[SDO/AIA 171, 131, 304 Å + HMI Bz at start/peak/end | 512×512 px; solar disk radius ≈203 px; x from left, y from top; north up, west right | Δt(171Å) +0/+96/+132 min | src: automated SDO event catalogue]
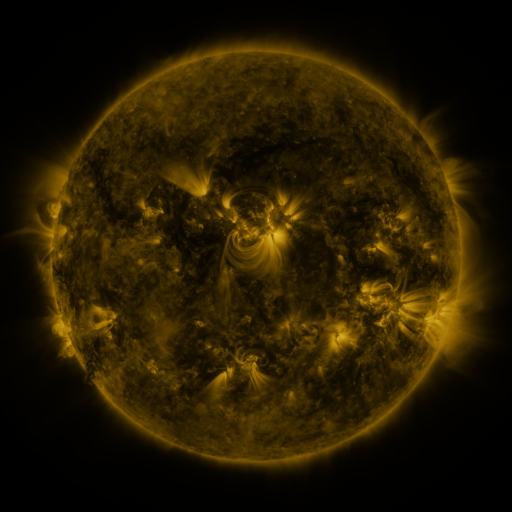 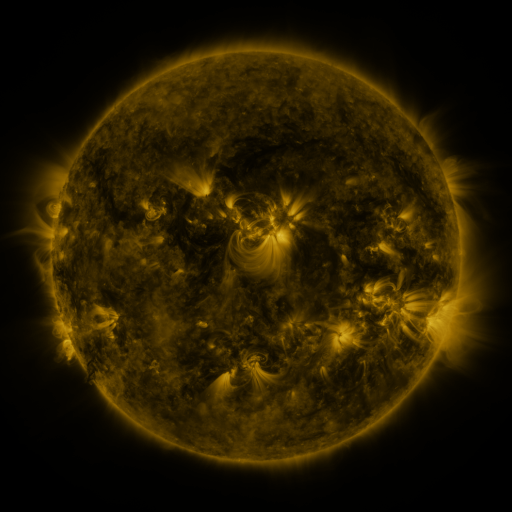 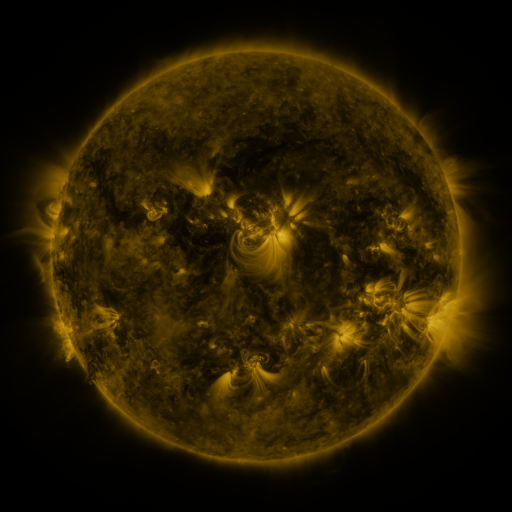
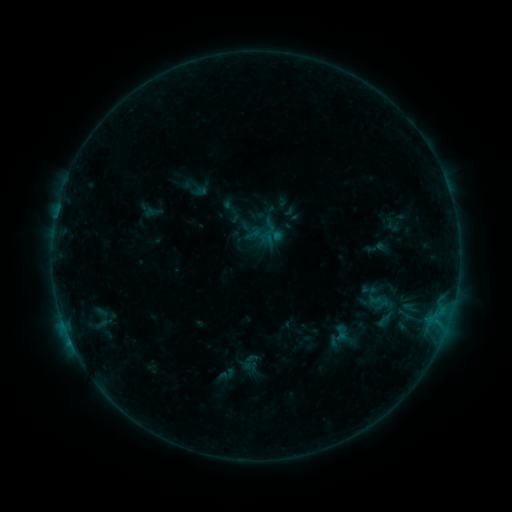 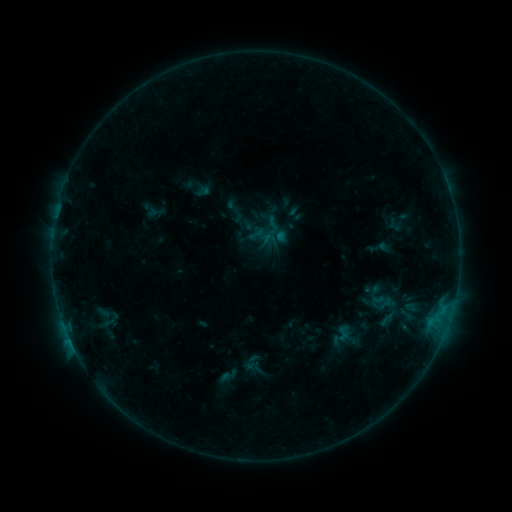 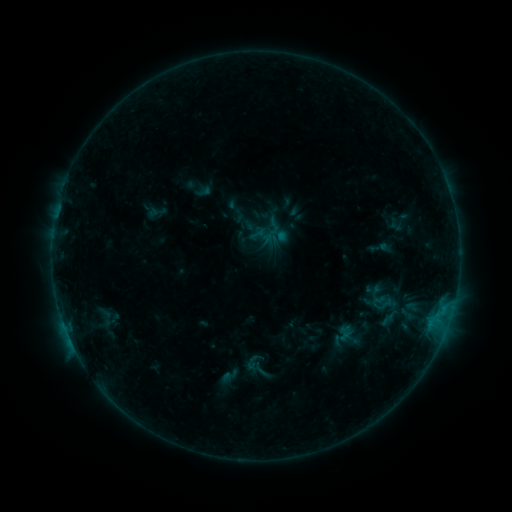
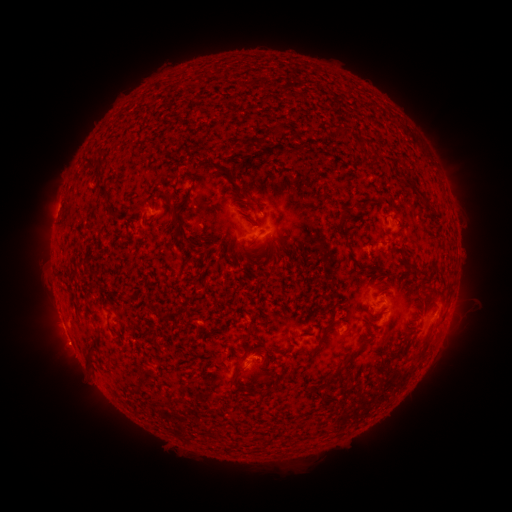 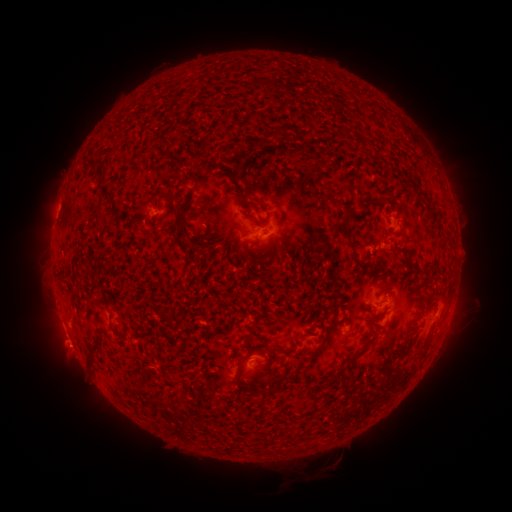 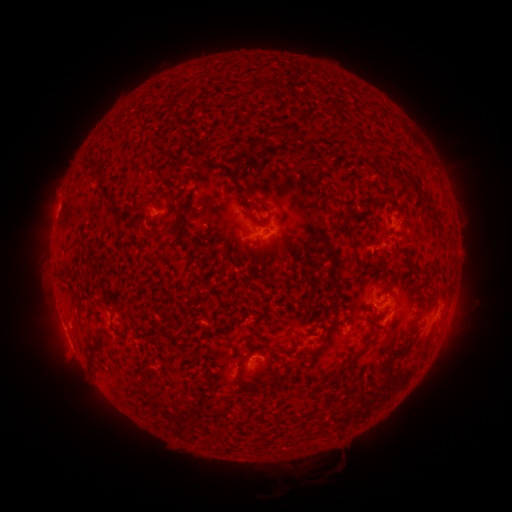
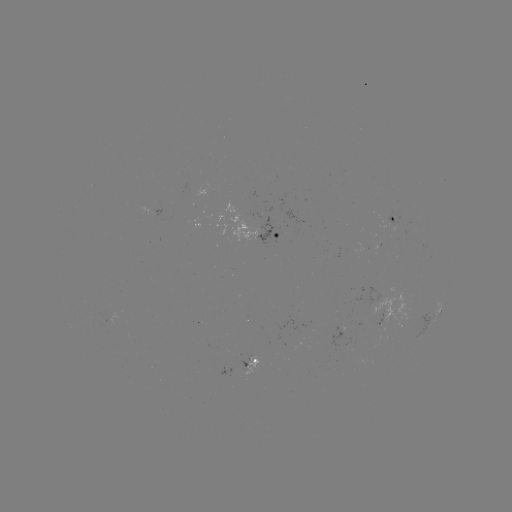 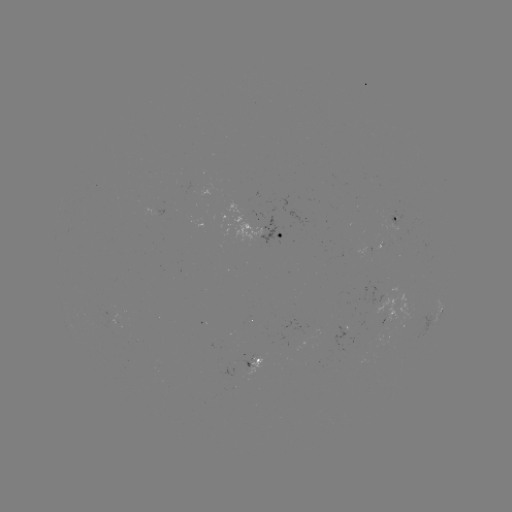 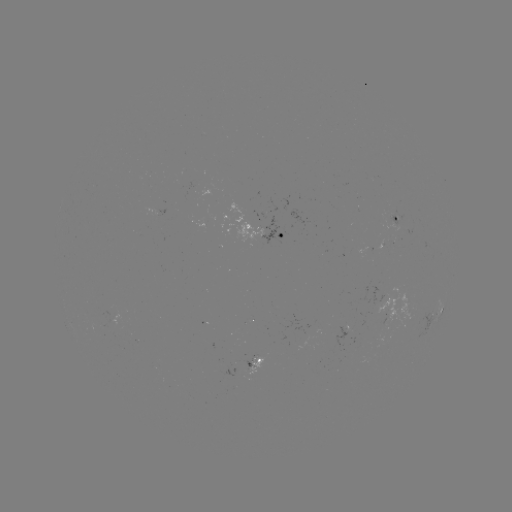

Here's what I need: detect emerging-flux region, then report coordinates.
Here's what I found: emerging-flux region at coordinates [132, 336].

————

■ TASK BRIEF
Report each line of the data in which "what" occurs.

■ RESPONSE BELOW
Here's what I need: detect emerging-flux region, then report coordinates.
Here's what I found: emerging-flux region at coordinates [132, 336].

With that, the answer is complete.